Züchtungsforschung. - Das Treibhausgas Kohlendioxid ist für Pflanzen ein wichtiger chemischer Baustein. Im Zuge der Photosynthese bauen sie daraus ihre organische Masse auf. Der steigende CO2-Gehalt in der Atmosphäre kann wachstumsfördernd wirken. Reis und anderes Getreide liefern mehr Ertrag. Bisher haben sich Pflanzenzüchter kaum darum gekümmert, bei neuen Sorten diesen CO2-Effekt gezielt auszunutzen. Forscher fordern nun ein Umdenken.

Von Lucian Haas | 28.09.2012
    Viele Entwicklungen der Zukunft lassen sich schwer vorhersagen, doch eine ist ziemlich klar: Der CO2-Gehalt der Atmosphäre steigt weiter an. Was Klimaschützer beunruhigt, könnte für Pflanzenzüchter interessante Perspektiven bieten. Denn das zusätzliche CO2 wirkt auf viele Pflanzen wie ein kostenloser Dünger. Von daher wäre es interessant, neue Sorten zu züchten, die besonders stark auf CO2-Zugaben reagieren. Doch in der Praxis spielt diese Strategie bisher keine Rolle.

    "Wir haben keine laufenden Züchtungsprojekte gefunden, die auf das wachsende CO2 in der Atmosphäre ausgerichtet sind. Es gibt keine systematischen Versuche – weder von der Saatgut-Industrie, noch von Universitäten oder sonstigen Stellen –, Pflanzen auf dieses Merkmal hin zu selektieren."

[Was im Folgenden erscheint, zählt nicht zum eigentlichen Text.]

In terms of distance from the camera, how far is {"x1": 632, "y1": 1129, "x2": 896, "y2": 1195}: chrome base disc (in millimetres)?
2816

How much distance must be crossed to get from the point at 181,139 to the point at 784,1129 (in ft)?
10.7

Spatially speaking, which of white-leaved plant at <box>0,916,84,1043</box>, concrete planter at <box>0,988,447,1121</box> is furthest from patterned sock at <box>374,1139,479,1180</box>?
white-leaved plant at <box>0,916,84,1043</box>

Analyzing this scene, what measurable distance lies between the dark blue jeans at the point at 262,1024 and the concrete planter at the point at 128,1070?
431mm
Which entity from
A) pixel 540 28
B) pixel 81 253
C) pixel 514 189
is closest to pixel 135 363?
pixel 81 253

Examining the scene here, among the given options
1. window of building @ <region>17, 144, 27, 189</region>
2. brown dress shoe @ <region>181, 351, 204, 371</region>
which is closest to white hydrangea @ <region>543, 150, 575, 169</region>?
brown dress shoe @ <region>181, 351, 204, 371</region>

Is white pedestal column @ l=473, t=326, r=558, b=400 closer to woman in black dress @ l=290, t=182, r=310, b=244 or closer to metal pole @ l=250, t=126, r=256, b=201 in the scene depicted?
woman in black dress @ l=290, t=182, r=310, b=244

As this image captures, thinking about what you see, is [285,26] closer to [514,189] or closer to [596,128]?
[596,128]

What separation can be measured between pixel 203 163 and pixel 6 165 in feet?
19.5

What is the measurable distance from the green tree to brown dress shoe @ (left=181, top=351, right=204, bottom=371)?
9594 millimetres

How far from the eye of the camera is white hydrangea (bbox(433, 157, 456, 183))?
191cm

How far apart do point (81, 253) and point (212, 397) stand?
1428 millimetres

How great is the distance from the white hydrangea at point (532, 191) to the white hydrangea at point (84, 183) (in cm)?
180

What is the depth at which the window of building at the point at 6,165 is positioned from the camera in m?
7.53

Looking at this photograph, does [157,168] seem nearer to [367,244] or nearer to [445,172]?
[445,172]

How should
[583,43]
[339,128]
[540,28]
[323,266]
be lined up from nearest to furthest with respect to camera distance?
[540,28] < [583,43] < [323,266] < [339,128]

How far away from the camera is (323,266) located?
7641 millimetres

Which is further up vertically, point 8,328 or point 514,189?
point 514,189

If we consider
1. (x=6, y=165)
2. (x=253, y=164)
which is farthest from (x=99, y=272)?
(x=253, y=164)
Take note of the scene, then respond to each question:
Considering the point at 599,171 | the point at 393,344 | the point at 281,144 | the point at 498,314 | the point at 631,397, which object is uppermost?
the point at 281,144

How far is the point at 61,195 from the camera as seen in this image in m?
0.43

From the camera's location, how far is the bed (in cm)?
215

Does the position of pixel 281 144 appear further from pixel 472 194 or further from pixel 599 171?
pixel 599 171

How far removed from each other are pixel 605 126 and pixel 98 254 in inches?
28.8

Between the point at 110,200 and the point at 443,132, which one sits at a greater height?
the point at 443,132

    Lewis Ziska erforscht im Auftrag des US-Agrarministeriums die Folgen des Klimawandels für die Landwirtschaft. Gemeinsam mit einer internationalen Gruppe von Kollegen hat er kürzlich eine Studie erstellt, die nahe legt, dass der CO2-Düngeeffekt als Selektionsmerkmal in der Pflanzenzucht schon viel zu lange vernachlässigt wird.

    "Die Züchter haben Pflanzen auf viele gute Eigenschaften hin gezüchtet, die die Erträge rund um die Welt sichern, aber nicht gezielt auf CO2. So bleibt die Frage: Sind die aktuell genutzten Sorten auch am besten angepasst an CO2-Veränderungen?"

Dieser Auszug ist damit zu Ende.